**EXTRACT PROVIDED:**
◇ ◇ ◇ ◇ ◇

After lunch we hit a real squall. Most people went into their cabins,; I stayed in the hammock astern. They put down tarpaulins on the sides of the boat to keep the water from blowing in. There was thunder and lightning and we could see a lot of flotsam (or is it jetsam?) floating in the water. Then the storm passed, but it remained cloudy and cool (about 80 degrees Fahrenheit with a brisk breeze).
We turned up the Ampiyacu River (I think) and docked at Pevas, the provincial capital. We walked around a little, but there isn't much to see in a jungle outpost besides pigs and chickens wandering the streets. It did have street lights, surprisingly enough, and a well-built school. There were some old political posters up of someone promising to 'provide jobs and lower the cost of living.' Some things are the same everywhere. Then further upriver to Pocaurquillo, an Indian village shared by the Bora Indians and the Huitoto Indians. When we anchored, the children came running down to the boat, and the captain threw them candy and cheap plastic toys. Then we walked up to the village where the captain negotiated for them to dance for us. We walked around for a while. Even though the two tribes live in separate halves of the village, they go to the same school. Soccer is very popular.

◇ ◇ ◇ ◇ ◇

**DATA SECTION:**
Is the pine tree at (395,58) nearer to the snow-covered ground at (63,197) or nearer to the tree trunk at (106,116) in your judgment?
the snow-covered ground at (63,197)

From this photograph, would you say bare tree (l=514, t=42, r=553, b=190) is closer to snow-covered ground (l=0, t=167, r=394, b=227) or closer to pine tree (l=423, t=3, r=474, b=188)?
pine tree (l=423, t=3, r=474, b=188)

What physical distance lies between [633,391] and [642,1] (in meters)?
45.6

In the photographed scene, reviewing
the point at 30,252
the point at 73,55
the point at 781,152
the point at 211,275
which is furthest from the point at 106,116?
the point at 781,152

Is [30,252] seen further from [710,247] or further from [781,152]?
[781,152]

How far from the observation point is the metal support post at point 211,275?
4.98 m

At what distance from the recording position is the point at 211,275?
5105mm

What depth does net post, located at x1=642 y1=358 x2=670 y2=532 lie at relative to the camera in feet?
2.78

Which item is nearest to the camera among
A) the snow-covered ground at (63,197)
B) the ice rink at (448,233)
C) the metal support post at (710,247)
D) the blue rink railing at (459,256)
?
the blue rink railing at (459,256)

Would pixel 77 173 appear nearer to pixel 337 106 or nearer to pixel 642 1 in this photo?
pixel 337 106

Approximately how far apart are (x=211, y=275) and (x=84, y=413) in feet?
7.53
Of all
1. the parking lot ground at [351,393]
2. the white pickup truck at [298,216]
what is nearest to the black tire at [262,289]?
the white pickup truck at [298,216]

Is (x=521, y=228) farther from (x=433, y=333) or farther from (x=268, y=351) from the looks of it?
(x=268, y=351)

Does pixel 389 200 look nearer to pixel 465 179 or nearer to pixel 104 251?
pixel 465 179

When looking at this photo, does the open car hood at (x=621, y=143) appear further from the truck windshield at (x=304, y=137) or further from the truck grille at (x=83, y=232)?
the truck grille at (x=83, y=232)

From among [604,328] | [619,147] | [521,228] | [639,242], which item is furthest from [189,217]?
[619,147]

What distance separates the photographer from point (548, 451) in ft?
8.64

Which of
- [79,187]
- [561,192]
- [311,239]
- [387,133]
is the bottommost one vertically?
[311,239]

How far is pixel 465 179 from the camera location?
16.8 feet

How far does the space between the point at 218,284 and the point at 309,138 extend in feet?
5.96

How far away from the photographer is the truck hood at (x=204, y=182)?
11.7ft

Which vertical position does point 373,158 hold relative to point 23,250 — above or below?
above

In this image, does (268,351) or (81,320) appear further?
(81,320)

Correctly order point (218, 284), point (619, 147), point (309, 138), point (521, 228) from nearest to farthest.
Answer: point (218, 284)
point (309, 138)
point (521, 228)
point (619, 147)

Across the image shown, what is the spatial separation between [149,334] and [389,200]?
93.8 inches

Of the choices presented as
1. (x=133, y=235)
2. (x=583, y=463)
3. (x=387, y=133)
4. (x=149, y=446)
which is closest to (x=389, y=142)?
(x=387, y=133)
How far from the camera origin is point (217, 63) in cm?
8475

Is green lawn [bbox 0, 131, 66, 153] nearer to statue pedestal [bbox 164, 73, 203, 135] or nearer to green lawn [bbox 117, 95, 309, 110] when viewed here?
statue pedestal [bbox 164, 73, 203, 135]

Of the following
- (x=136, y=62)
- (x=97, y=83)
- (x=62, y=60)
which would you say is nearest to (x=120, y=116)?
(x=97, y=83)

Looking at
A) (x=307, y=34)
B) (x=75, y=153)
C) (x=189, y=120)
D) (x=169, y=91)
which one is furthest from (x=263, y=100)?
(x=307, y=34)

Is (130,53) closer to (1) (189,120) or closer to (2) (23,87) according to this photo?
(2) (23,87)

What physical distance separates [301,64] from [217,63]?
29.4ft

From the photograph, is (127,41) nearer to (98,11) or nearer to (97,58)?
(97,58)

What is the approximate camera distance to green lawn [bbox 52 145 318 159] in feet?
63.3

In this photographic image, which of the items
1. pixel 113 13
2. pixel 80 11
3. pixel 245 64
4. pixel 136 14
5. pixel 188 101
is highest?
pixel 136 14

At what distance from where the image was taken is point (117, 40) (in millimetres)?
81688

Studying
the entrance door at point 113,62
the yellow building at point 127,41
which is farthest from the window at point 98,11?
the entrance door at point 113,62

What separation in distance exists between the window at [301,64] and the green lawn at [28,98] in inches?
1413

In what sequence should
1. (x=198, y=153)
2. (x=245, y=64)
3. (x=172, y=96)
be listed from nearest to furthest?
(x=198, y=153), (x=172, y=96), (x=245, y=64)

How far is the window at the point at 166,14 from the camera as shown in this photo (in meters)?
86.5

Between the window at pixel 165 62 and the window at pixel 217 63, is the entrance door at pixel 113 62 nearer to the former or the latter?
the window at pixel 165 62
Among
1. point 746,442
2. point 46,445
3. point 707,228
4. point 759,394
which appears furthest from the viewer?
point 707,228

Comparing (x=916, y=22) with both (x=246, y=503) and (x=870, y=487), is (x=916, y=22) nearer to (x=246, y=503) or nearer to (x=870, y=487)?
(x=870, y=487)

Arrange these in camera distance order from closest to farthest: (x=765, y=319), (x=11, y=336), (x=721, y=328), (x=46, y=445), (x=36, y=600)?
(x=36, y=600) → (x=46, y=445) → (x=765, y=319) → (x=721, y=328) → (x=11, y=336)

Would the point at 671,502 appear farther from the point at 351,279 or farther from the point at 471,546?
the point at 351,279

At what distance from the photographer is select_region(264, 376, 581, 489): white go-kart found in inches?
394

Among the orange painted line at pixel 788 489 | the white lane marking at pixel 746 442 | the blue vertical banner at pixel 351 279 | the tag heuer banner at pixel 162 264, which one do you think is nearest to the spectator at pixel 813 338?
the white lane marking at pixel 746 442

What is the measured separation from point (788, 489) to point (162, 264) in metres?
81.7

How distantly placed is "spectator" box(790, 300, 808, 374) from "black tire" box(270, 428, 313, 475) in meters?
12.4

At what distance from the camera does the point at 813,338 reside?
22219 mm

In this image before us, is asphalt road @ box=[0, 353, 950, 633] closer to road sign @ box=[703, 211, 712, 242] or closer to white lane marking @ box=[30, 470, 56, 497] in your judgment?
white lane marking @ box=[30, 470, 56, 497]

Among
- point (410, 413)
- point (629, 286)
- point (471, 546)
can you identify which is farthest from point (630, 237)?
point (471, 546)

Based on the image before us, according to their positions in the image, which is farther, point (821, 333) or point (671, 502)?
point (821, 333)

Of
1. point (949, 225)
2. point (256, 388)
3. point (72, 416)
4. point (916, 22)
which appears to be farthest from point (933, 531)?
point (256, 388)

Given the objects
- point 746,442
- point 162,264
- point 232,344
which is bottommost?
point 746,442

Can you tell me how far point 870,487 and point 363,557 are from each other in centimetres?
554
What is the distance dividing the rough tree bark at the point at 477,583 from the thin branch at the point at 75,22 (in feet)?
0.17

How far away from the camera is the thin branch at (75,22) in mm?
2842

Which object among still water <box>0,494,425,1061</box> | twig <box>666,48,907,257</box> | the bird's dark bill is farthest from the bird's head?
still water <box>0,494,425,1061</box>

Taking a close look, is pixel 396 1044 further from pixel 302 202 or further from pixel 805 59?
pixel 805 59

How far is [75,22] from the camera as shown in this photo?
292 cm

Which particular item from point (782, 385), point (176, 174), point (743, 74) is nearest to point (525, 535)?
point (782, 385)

◇ ◇ ◇ ◇ ◇

**WHAT TO WORK ON:** Write the next part of the river journey account, picking up after its final sentence about soccer. The records have no connection to the account of the river journey.

**RESULT OF THE TASK:**
Dinner was fried fish (though not the fish we had caught earlier), yucca, rice, and hearts of palm. Dessert was pineapple. We also had Atacama red wine in honor of New Year's Eve. At 8PM we went back up to the village (it's on a high embankment overlooking the river) and went to the main meeting hut (maloka). This was about 50' on a side and had a roof that sloped down almost to the ground. We went inside, along with most of the village, and sat on split logs. The 'natives' did about five dances, which seemed very similar. For the last two they pulled in most of us gringos also. This is more on the level of the folk dances in Cuzco than anything else, but it was still a most unusual way to spend New Year's Eve.
Mark had quite a following of children who kept calling him 'Marco' and 'Aldo'; I don't know where the latter came from.
We returned to the ship at 9 and somehow it didn't seem worth it to stay up until midnight, so we didn't.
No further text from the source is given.